Excerpted passage>
------------------------
Loop Contracts

Introduction

Loop contracts are used to specify invariants for loops for the sake of extending Kani's bounded proofs to unbounded proofs. A loop invariant is an expression that holds upon entering a loop and after every execution of the loop body. Loop contracts are composed of one or more loop invariants as well as optional loop_modifies attributes. It captures something that does not change about every step of the loop.

It is worth revisiting the discussion about bounded proof and loop unwinding. In short, bounds on the number of times Kani unwinds loops also bound the size of inputs, and hence result in a bounded proof. Loop contracts are used to abstract out loops as non-loop blocks to avoid loop unwinding, and hence remove the bounds on the inputs.

Consider the following example:

fn simple_loop() {
    let mut x: u64 = kani::any_where(|i| *i >= 1);

    while x > 1 {
        x = x - 1;
    }

    assert!(x == 1);
}

In this program, the loop repeatedly decrements x until it equals 1. Because we haven't specified an upper bound for x, to verify this function, Kani needs to unwind the loop for u64::MAX iterations, which is intractable. Loop contracts allow us to abstract the loop behavior, significantly reducing the verification cost.
------------------------
Source data>
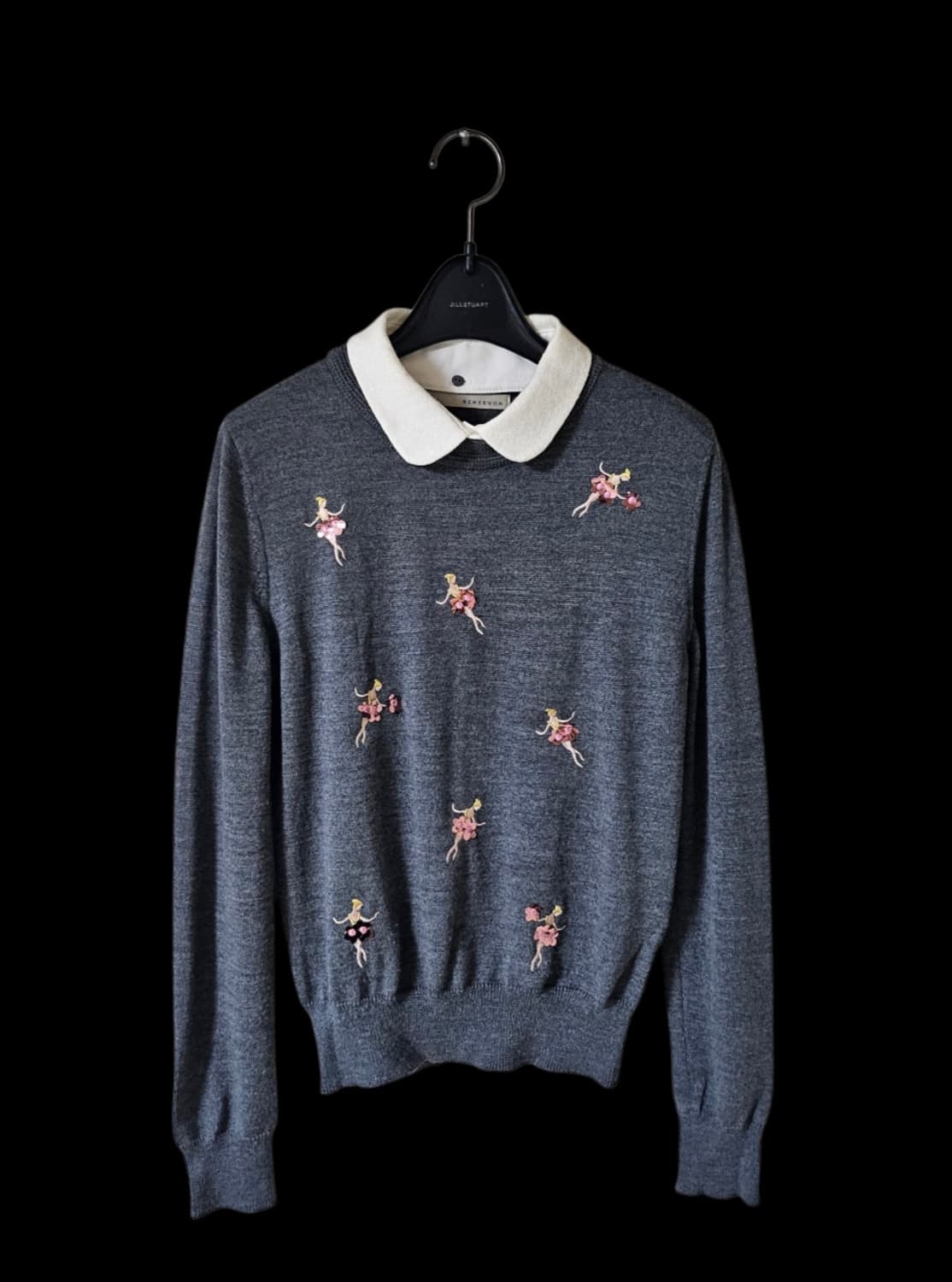 레니본 울100  발레리나 니트 55 / 상태 좋음 상품이미지2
------------------------
Task details> Reproduce the loop contracts passage word for word, from its title through its last sentence.

The answer>
Loop Contracts

Introduction

Loop contracts are used to specify invariants for loops for the sake of extending Kani's bounded proofs to unbounded proofs. A loop invariant is an expression that holds upon entering a loop and after every execution of the loop body. Loop contracts are composed of one or more loop invariants as well as optional loop_modifies attributes. It captures something that does not change about every step of the loop.

It is worth revisiting the discussion about bounded proof and loop unwinding. In short, bounds on the number of times Kani unwinds loops also bound the size of inputs, and hence result in a bounded proof. Loop contracts are used to abstract out loops as non-loop blocks to avoid loop unwinding, and hence remove the bounds on the inputs.

Consider the following example:

fn simple_loop() {
    let mut x: u64 = kani::any_where(|i| *i >= 1);

    while x > 1 {
        x = x - 1;
    }

    assert!(x == 1);
}

In this program, the loop repeatedly decrements x until it equals 1. Because we haven't specified an upper bound for x, to verify this function, Kani needs to unwind the loop for u64::MAX iterations, which is intractable. Loop contracts allow us to abstract the loop behavior, significantly reducing the verification cost.